# [cups] erreur à l'impression de pdf à partir de certains PC

## chris972

Bonjour,

Après de multiples recherches et tests, je viens poser mon problème ici en espérant trouver une réponse à ce qui me prend la tête.

Soit une machine A sous gentoo à laquelle est connectée une imprimante USB HP D2660

De A je ne parviens pas à imprimer de PDF.

D'une autre machine B, tjrs sous gentoo, je parviens à imprimer des PDF sur l'imprimante connectée à A.

D'une 3ème machine C, encore sous gentoo, je ne parviens pas à imprimer de PDF sur l'imprimante connectée sur A.

Si je déplace l'imprimante en la connectant à B, le problème reste identique.
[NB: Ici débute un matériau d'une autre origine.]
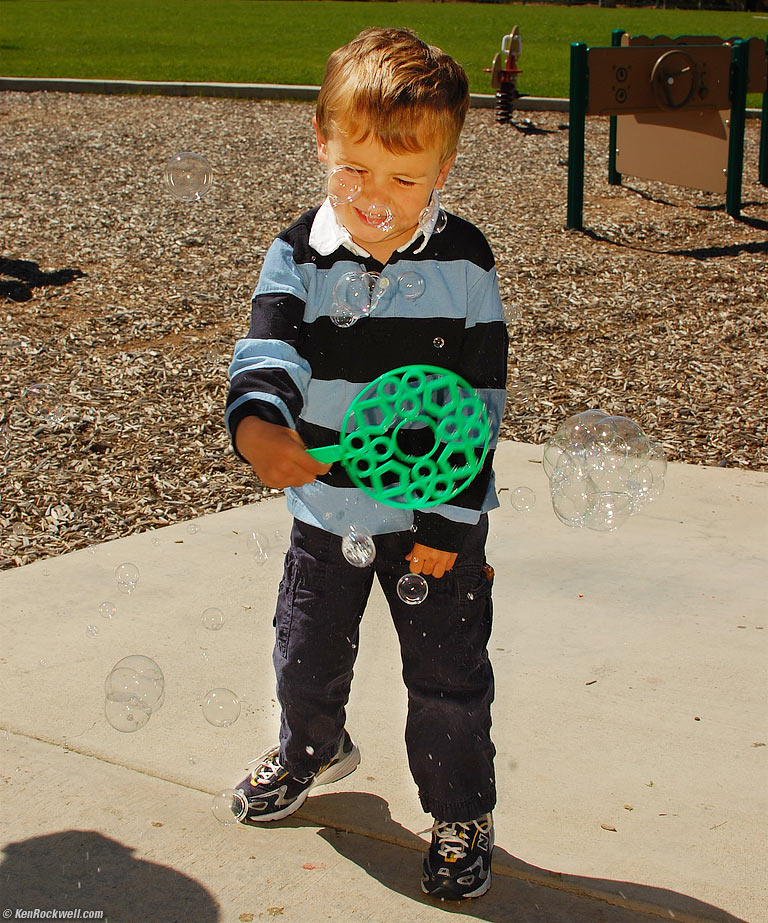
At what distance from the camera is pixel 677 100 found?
30.1 feet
B parvient toujours à imprimer du PDF, et pas les autres.

Les log de cups pour l'erreur donnent :

 *Quote:*   

> E [02/Mar/2012:15:34:20 -0400] [Job 6] Job stopped due to filter errors; please consult the error_log file for details.
> 
> D [02/Mar/2012:15:34:20 -0400] [Job 6] The following messages were recorded from 15:34:16 to 15:34:20
> 
> D [02/Mar/2012:15:34:20 -0400] [Job 6] Adding start banner page "none".
> ...

 

J'ai beau chercher quelle différence entre l'installation sur la machine A et la machine B pourrait justifier cet état de fait, je ne trouve pas.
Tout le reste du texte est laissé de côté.